Nokia sold 15 per cent fewer phones in the quarter than a year earlier and cut its industry sales forecast for a third time since November. The global economic crisis has hurt consumer demand, leading competitors Motorola Inc. and Sony Ericsson Mobile Communications Ltd. to post losses. Espoo, Finland-based Nokia plans to preserve cash by cutting costs and its dividend.

Nokia proposed cutting its 2008 dividend to 40 cents from 53 cents the previous year, the first cut since the payout for 2001. Nokia said profitability at its main devices and services unit would be lower in the first half. It forecast an operating margin of more than 10 per cent in the first half and between 13 per cent and 19 per cent in the second half.
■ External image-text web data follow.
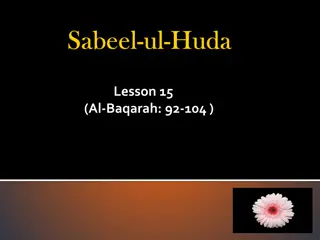 Lesson on Jewish Behavior in Al-Baqarah Ayat: 92-104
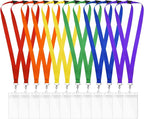 12-Pack Rainbow Breakaway Lanyards by WEZEBEL
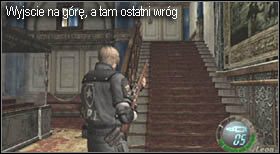 Na dole znajdziesz dużą, szklaną gablotę, w której leży bazooka - Castle (3-3) - śmierć Luisa | Solucja Resident Evil 4 - Resident Evil 4 - PC - poradnik do gry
It had previously predicted the margin would be in the teens for the entire year.

''In recent weeks, the macroeconomic environment has deteriorated rapidly, with even weaker consumer confidence, unprecedented currency volatility and credit tightness continuing to impact the mobile communications industry,'' CEO Olli-Pekka Kallasvuo said in the statement. ''We are taking action to reduce overall costs and to preserve our strong capital structure.''

The company aims to cut annual costs at the devices and services unit by more than 700 million euros by the end of 2010. The fourth-quarter operating margin excluding one-time items was 12.1 per cent, down from 22.8 per cent a year earlier. Earnings per share excluding one-time items and issues related to purchase-price accounting fell to 26 cents from 48 cents a year earlier. Analysts had predicted earnings of 30 cents on that basis. Nokia booked €747 million of charges, mainly for goodwill amortization and restructuring measures.

Nokia said its share of the handset market fell to 37 per cent, down from 38 per cent in the previous quarter and 40 per cent in the fourth quarter of 2007. The company said it expects to maintain its market share at the same level in the first three months of 2009, and maintains its target of increasing market share in the full year.

In advanced models, Nokia has lost ground to Apple Inc.'s iPhone and Research In Motion Ltd.'s BlackBerry models. The Finnish company started selling its first touch-screen device in the fourth quarter, more than a year after the first iPhone went on sale, and has vowed to regain market share in smartphones, which can access the Internet.

Motorola, the market leader until a decade ago, announced last week it would cut a further 4,000 jobs as demand languishes under the strain of the recession. The company shipped half as many phones in the fourth quarter as a year earlier, and reported a loss as revenue fell as much as 27 per cent. (See: Motorola to slash 4,000 jobs, equivalent to 6 per cent of workforce)

Sony Ericsson, the mobile-phone venture between Ericsson AB and Sony Corp., said last week it aims to return to profit in the second half of this year after posting two consecutive quarterly losses. (See: Ericsson beats market blues, will still lay off 5,000 bracing for 2009)

Earlier Thursday, South Korea's LG Electronics Inc. said its mobile phone shipments grew 8 per cent in the fourth quarter, though the company swung to a net loss because of other units.